**Texte fourni**
━━━━━━━━━━━━━━━━
S'asservir à l'Amérique bien-pensante

Le Majordome de Lee Daniels n’est pas un cas isolé. Dernièrement, les cinéastes américains replongent dans leur Histoire pour mettre en avant les grands moments qui ont fait des Etats-Unis une terre de liberté et de démocratie. Ressasser le passé comme pour mieux montrer le manque de risques politiques des derniers Présidents américains dont Obama se montre l’héritier par son deuxième mandat. Une Histoire qui ne peut se détacher de la question de la population noire : une communauté en quête de liberté, puis d’égalité. Ainsi après le givré Django Unchained de Tarantino et l’abolitionniste Lincoln de Spielberg, Lee Daniels continue la mise en image de l’émancipation du peuple noir. Le Majordome qui suit la vie de Cecil Gaines de 1926 à 2008 s’inscrit également dans la volonté de faire de l’Histoire une affaire personnelle et de mettre en avant les petits gens qui sans le savoir auraient marqué leur époque et permis un avancement. Quoi de mieux pour le public américain que de suivre les aventures d’un « nègre de maison » sous la direction de 7 Présidents américains, de Eisenhower à Reagan ?

Il faut dire que les américains sont bien-pensants, moralisateurs, mais surtout aveugles. Ils semblent se lamenter sur les conséquences d’un racisme qui bien que devenu illégal sévit encore brutalement. Le Majordome vogue sur cette rédemption nationale regroupant à son bord la crème de la star afro-américaine : Lenny Kravitz, Mariah Carey, Forest Withaker, et surtout la Reine Oprah Winfrey ; auxquels s’ajoute une pléiade de noms comme Jane Fonda ou Robin Williams. L’énorme casting tient la route, mais semble se presser devant la caméra à des fins caritatives. Avoir son nom au générique, c’est affirmer l’adage pourtant logique : « le racisme, c’est mal ». Ajoutez à cela le fait que Monsieur Obama soutient le film pour en faire un atout politique d’un pays où le noir gagne, malheureusement qu’au cinéma.
━━━━━━━━━━━━━━━━
**Lignes de données**
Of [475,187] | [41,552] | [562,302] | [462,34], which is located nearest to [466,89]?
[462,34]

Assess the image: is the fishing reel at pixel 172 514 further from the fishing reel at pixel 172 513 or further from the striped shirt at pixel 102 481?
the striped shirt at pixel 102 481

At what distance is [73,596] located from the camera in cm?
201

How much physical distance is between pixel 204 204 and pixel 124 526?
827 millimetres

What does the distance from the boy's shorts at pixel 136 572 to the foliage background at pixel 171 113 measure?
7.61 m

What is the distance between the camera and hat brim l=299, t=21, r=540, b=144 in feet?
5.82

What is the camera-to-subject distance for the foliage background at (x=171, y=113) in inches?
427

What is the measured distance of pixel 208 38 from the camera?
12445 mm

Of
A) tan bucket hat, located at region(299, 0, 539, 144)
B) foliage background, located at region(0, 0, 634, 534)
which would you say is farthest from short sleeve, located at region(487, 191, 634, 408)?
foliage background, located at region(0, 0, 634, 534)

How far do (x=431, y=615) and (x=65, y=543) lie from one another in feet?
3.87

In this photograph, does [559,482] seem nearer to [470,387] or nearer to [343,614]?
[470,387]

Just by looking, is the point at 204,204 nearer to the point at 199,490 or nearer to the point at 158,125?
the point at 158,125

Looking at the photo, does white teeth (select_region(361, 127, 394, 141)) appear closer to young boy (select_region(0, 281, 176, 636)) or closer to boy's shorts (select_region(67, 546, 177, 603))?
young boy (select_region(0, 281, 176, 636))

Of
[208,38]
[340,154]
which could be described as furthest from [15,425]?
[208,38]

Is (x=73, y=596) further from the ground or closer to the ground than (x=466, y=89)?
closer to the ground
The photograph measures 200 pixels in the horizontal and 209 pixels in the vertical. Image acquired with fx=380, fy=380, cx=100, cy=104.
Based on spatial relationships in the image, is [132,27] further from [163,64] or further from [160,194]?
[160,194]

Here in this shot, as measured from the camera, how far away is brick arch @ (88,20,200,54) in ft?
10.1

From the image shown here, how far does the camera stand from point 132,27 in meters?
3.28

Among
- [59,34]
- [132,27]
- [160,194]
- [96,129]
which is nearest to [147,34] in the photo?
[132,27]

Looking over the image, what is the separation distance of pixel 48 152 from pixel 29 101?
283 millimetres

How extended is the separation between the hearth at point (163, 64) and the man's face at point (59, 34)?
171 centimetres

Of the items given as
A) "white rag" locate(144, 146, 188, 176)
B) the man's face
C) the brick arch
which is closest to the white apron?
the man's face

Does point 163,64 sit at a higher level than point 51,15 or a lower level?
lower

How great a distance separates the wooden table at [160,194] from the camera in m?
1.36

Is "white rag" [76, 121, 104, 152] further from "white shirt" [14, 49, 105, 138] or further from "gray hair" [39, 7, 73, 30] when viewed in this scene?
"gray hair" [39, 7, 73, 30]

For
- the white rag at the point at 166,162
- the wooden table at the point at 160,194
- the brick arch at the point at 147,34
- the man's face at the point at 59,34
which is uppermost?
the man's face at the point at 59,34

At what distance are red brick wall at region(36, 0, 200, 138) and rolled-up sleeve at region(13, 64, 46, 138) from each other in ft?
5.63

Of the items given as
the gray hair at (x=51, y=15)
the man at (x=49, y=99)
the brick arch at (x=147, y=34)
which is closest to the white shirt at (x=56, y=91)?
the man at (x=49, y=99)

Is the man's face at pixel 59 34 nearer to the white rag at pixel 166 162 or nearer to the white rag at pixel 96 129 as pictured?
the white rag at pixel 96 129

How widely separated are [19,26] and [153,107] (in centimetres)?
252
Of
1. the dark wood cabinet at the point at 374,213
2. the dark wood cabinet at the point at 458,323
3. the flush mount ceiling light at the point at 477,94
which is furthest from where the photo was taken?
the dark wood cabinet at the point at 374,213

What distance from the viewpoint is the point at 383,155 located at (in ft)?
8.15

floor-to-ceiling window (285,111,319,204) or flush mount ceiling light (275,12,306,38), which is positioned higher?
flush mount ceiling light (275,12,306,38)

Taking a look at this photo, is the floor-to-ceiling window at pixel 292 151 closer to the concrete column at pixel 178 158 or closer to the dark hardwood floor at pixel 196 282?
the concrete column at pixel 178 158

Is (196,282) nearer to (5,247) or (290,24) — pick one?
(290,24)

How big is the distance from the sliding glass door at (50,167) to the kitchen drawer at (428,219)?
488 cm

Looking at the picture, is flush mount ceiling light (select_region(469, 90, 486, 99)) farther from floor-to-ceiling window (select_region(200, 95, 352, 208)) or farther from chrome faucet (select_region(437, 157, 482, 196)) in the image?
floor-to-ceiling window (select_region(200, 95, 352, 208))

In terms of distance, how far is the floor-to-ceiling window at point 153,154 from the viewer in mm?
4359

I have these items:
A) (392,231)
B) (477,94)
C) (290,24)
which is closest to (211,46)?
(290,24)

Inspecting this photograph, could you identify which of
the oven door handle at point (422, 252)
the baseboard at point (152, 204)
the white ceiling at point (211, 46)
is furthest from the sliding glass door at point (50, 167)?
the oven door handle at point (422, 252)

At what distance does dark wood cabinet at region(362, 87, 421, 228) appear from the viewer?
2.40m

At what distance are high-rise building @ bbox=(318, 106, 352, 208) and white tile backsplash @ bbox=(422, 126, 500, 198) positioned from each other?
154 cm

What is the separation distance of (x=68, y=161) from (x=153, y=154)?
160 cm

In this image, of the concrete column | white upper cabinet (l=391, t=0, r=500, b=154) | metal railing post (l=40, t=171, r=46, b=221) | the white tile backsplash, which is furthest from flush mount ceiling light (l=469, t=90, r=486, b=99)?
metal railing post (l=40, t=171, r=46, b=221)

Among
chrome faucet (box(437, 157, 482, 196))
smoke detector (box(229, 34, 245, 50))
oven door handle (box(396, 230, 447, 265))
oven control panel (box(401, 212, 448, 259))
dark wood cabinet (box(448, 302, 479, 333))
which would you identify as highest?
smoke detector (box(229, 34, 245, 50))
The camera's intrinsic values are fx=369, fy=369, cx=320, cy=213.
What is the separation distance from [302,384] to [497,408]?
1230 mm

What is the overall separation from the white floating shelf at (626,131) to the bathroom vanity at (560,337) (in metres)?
━━━━━━━━━━━━━━━━
Recopiez le passage du texte fourni qui va de « Il faut dire » à « malheureusement qu’au cinéma. ». Remplacez-y « casting » par « distribution ».

Il faut dire que les américains sont bien-pensants, moralisateurs, mais surtout aveugles. Ils semblent se lamenter sur les conséquences d’un racisme qui bien que devenu illégal sévit encore brutalement. Le Majordome vogue sur cette rédemption nationale regroupant à son bord la crème de la star afro-américaine : Lenny Kravitz, Mariah Carey, Forest Withaker, et surtout la Reine Oprah Winfrey ; auxquels s’ajoute une pléiade de noms comme Jane Fonda ou Robin Williams. L’énorme distribution tient la route, mais semble se presser devant la caméra à des fins caritatives. Avoir son nom au générique, c’est affirmer l’adage pourtant logique : « le racisme, c’est mal ». Ajoutez à cela le fait que Monsieur Obama soutient le film pour en faire un atout politique d’un pays où le noir gagne, malheureusement qu’au cinéma.